6 Communication links
Next I'll be looking more closely at the 'network' block in Figure 8, and in particular at the links that must be present before communication can take place. I'll introduce you to just a few of the forms that these links can take; links may be physical ones, such as cables, or they may be wireless, such as radio links. I'll also discuss how we measure the capacity of a link for carrying messages.
Physical cables can provide a path for conveying data between two points. A common example is the telephone wires that are used to connect the 'landline' telephones in people's homes to the nearest telephone exchange. Cables are also used to carry television and often radio signals to the homes of cable TV subscribers. Fibre-optic cables are used to interconnect telephone exchanges. Cables are also used to connect computers together into various kinds of network.
There are two forms of wireless link in common use: radio links and infrared. Millions of people around the world now use mobile phones, and this involves radio links. You may also have come across 'Bluetooth' and 'WiFi' radio links in connection with computers. Bluetooth® is used for short-range wireless links between devices, for example to connect a computer and a printer. A WiFi link, with its slightly longer range, might be used to connect a WiFi-enabled notebook computer to a WiFi 'hotspot' (in a cafe or other public place), which provides a link to the internet.

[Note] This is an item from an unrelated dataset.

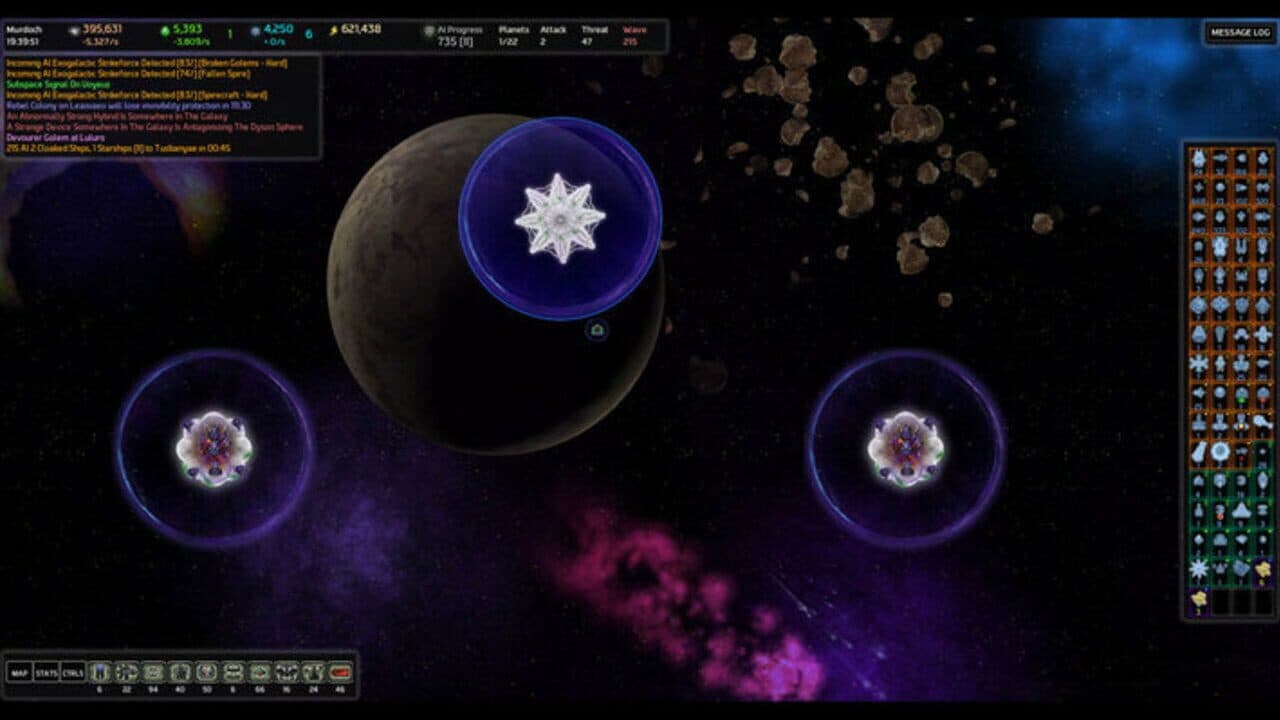 AI War: DLC Pack thumbnail 6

The other sort of link is an infrared link, which you will have come across when using the remote control for your television set. Infrared can also provide a communications link between computers and devices such as printers. An important difference between wireless links and infrared is that an infrared link must be along a line of sight (for example, the remote control has to be pointed at the television), whereas a radio link need not be.
It is very important that a communication link has the capacity to cope with the messages it has to convey – that is, that it can convey the messages as quickly as they are arriving from the transmitter. The ability of a communication link to convey data is measured by a quantity known as its 'bandwidth'. But what is bandwidth? To answer that question I need to introduce you to the form in which data is normally conveyed in today's ICT systems. This form is a series of pulses – that is, data is conveyed by sending streams of pulses from one end of a communication link to another.